Progressive reformers have little sympathy for Reid, as they say this was largely foreseeable, since Republicans abandoned the idea of governing in good faith years ago, and have instead exploited every opportunity available to obstruct President Obama’s agenda.

“The Hagel nomination is just the first of many crucial fights in this Congress where we’ll look back and ask ourselves why Sen. Majority Leader Reid lacked the courage to fix the filibuster when he had the chance,” said Becky Bond, the political director of CREDO, the activist group and mobile phone provided that pushed for a stronger rules change in January.
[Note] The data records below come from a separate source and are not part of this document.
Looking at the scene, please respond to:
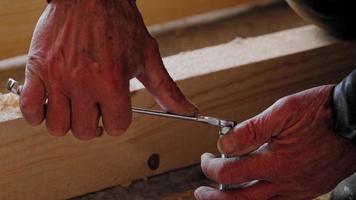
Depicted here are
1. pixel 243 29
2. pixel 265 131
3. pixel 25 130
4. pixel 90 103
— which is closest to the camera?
pixel 90 103

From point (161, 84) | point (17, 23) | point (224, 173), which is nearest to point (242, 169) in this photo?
point (224, 173)

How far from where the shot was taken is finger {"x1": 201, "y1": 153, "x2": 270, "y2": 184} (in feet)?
3.98

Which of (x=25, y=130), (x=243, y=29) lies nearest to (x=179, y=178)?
(x=25, y=130)

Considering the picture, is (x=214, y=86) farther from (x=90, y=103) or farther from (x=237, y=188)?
(x=90, y=103)

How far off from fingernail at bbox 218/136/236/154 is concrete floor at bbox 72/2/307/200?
309 millimetres

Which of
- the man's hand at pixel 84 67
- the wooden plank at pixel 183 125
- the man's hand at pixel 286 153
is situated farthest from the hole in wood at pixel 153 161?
the man's hand at pixel 84 67

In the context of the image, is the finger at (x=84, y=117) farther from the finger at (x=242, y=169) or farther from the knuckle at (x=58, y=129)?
the finger at (x=242, y=169)

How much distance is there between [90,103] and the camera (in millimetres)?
1088

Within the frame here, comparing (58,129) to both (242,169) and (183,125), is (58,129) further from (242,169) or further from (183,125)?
(183,125)

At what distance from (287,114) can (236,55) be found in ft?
1.23

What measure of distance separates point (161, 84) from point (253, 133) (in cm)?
19

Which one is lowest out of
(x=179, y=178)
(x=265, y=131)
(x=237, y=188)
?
(x=179, y=178)

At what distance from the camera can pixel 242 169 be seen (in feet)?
3.98

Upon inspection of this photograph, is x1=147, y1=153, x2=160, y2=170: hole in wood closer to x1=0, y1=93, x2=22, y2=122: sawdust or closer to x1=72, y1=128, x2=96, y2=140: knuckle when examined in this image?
x1=0, y1=93, x2=22, y2=122: sawdust
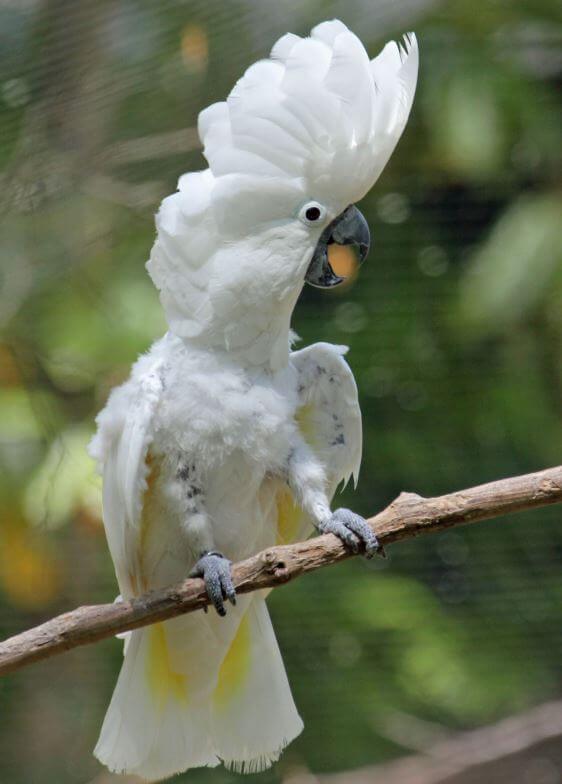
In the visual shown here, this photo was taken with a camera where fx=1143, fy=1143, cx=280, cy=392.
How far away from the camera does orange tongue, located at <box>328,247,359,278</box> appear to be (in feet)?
5.64

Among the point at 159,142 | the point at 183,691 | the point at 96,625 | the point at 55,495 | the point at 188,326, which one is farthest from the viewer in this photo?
the point at 159,142

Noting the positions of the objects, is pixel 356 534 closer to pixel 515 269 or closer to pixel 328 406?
pixel 328 406

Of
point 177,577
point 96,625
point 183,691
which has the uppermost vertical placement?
point 96,625

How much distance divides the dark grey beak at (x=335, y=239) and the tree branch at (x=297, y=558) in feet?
1.31

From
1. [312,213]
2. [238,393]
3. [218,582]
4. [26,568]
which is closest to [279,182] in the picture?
[312,213]

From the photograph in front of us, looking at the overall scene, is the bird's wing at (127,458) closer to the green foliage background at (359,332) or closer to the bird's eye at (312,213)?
the bird's eye at (312,213)

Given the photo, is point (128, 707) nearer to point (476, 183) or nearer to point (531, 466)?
point (531, 466)

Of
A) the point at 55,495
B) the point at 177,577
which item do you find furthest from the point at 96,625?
the point at 55,495

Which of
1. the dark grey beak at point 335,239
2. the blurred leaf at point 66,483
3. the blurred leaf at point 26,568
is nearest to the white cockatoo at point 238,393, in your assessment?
the dark grey beak at point 335,239

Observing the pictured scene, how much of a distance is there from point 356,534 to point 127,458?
13.9 inches

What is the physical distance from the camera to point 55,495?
7.14ft

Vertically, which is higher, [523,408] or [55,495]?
[55,495]

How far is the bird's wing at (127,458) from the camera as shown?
5.24 ft

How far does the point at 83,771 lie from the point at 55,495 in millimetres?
785
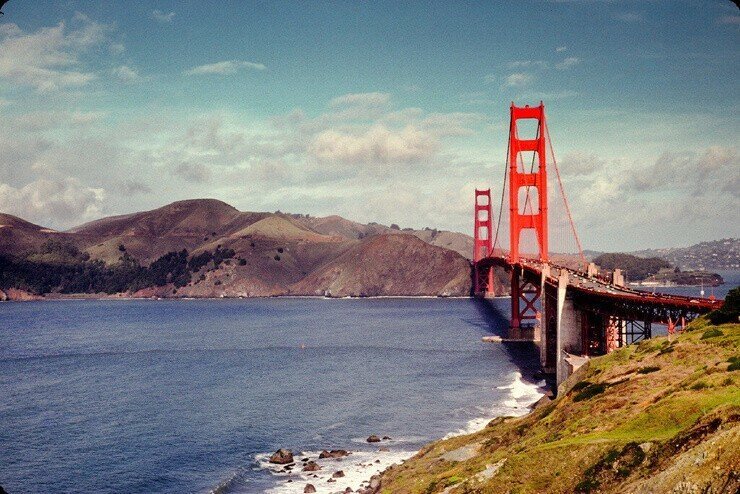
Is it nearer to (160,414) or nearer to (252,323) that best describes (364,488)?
(160,414)

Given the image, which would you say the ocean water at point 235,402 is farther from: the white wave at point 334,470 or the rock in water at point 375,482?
the rock in water at point 375,482

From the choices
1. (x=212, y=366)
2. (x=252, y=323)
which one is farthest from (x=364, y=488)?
(x=252, y=323)

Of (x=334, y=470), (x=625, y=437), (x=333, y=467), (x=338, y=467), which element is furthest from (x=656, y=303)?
(x=333, y=467)

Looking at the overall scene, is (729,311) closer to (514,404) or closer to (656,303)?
(656,303)

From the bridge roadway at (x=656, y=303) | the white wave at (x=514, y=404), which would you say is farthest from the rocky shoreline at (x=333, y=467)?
the bridge roadway at (x=656, y=303)

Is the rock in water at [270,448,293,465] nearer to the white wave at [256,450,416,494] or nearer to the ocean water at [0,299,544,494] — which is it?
the white wave at [256,450,416,494]
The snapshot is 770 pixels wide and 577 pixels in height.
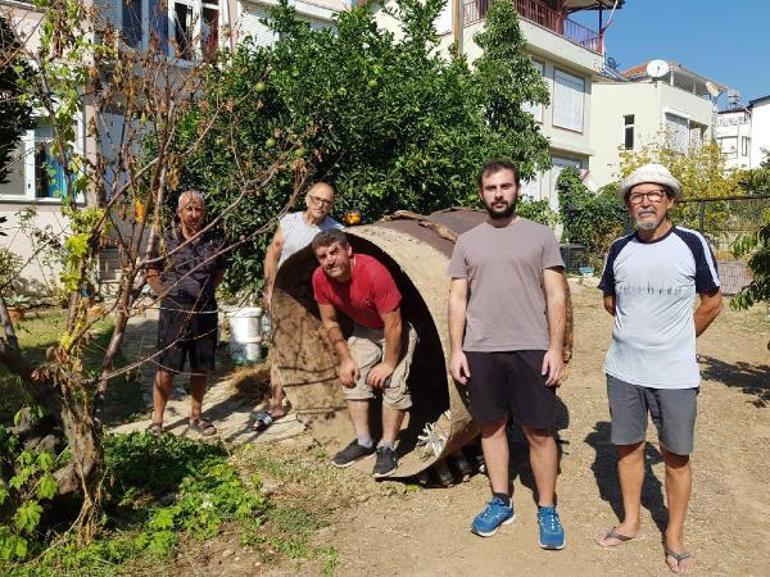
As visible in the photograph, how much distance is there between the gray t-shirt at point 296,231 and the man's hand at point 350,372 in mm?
925

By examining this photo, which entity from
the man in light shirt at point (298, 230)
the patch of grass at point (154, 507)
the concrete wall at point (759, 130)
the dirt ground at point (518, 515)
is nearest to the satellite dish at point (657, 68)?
the concrete wall at point (759, 130)

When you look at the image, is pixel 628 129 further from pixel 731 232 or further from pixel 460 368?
pixel 460 368

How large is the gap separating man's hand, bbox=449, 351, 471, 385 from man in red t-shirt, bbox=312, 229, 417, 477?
729 millimetres

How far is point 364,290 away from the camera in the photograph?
171 inches

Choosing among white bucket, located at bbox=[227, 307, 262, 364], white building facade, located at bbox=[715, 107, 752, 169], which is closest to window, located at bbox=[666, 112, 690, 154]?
white building facade, located at bbox=[715, 107, 752, 169]

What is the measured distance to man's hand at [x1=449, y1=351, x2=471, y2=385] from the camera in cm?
370

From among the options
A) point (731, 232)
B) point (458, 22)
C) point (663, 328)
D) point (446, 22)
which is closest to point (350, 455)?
point (663, 328)

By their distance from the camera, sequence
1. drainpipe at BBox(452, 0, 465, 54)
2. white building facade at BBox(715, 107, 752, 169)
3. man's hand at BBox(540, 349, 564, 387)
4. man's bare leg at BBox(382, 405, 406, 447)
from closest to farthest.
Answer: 1. man's hand at BBox(540, 349, 564, 387)
2. man's bare leg at BBox(382, 405, 406, 447)
3. drainpipe at BBox(452, 0, 465, 54)
4. white building facade at BBox(715, 107, 752, 169)

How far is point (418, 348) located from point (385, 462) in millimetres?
1595

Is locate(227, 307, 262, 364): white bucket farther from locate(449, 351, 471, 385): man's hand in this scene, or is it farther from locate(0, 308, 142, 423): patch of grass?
locate(449, 351, 471, 385): man's hand

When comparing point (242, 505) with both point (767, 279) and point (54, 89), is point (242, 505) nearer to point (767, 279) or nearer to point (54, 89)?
point (54, 89)

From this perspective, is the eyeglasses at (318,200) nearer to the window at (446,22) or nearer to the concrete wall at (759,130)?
the window at (446,22)

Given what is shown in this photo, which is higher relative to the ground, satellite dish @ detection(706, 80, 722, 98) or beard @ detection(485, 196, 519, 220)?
satellite dish @ detection(706, 80, 722, 98)

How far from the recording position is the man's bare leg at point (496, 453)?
3.78 metres
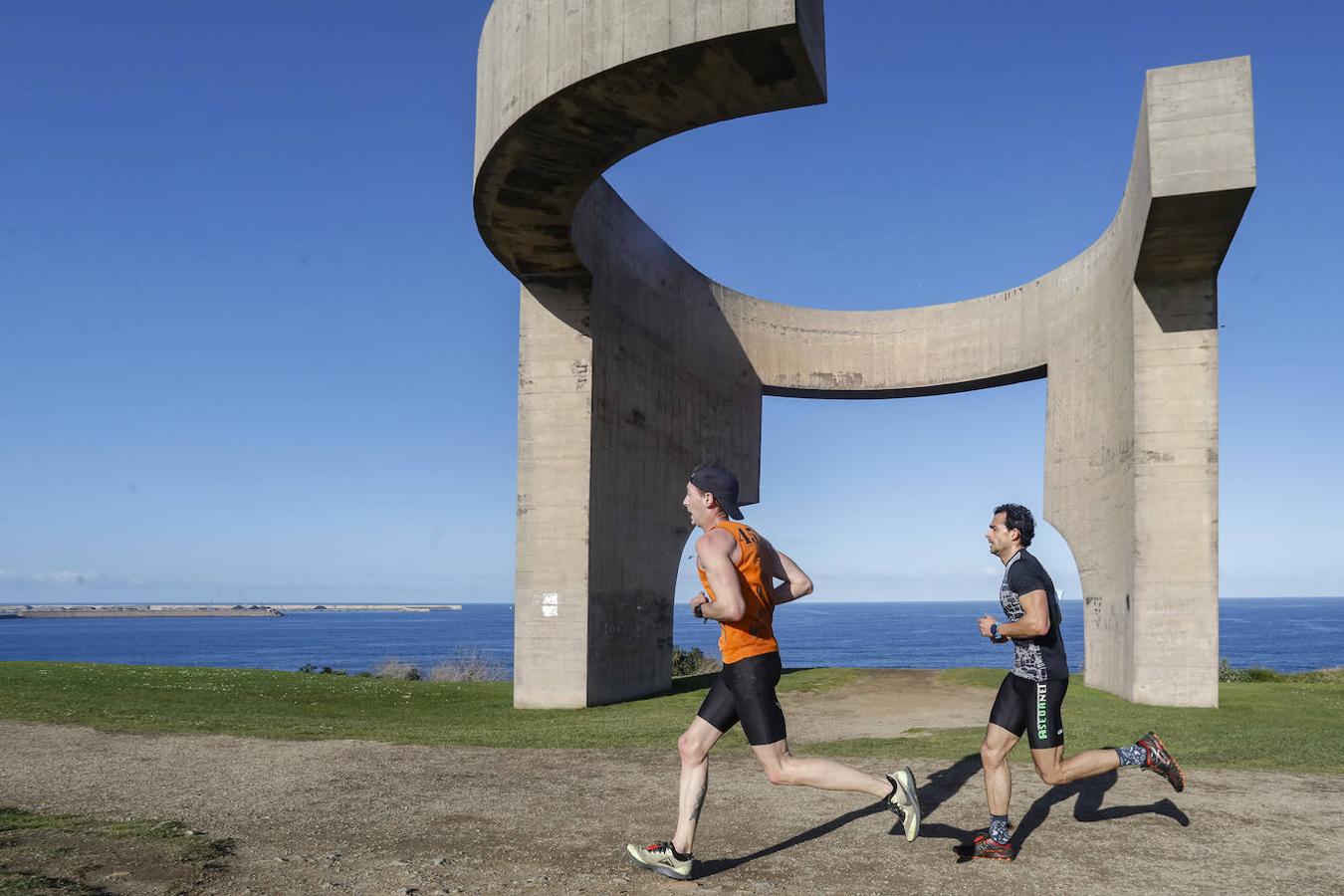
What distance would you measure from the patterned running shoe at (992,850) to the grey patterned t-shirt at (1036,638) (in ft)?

“Any Republican senator can effectively shut down the Senate on a whim or at the behest of any right-wing special interest. Why Sen. Harry Reid decided to keep enabling Sen. McConnell and obstructionist Republicans instead of avoiding another two years of gridlock just defies logic,” she added in a statement to Salon.

And it’s not just Hagel. Forty-three Republican senators — enough to block a cloture vote – led by McConnell are now threatening to oppose any nominee to head the Consumer Finance Protection Bureau unless substantive changes to the Dodd-Frank agency are made. This is little more than an undemocratic power grab to exploit the Senate’s arcane parliamentary rules to make law, even though voters didn’t give them the majority necessary to do so.

Senate aides say privately that Reid is open to taking another look at rules reform, but unfortunately the window has already closed on the best moment for it. The first day of the new session comes with the unique ability to change the rules with 51 votes, and that ship has now sailed. There is a more radical “nuclear option” available (the one Democrats railed against in 2005 when they were blocking George W Bush’s judicial nominees), but that may go even further than reformers want to go.

The reformers hate to say, “I told you so,” but …

UPDATE: Senator Merkley tells Salon: “Merely weeks after the Senate came together in a good-faith effort to fix the Senate’s problems, Senate Republicans are now engaging in the first-ever filibuster of a Secretary of Defense nominee. It is deeply disappointing that even when President Obama nominates a former conservative colleague of the GOP caucus, the minority is abusing the rules and the spirit of ‘advise and consent.’  If our step we took last month is to be successful, extraordinary stunts like today’s filibuster can’t happen.”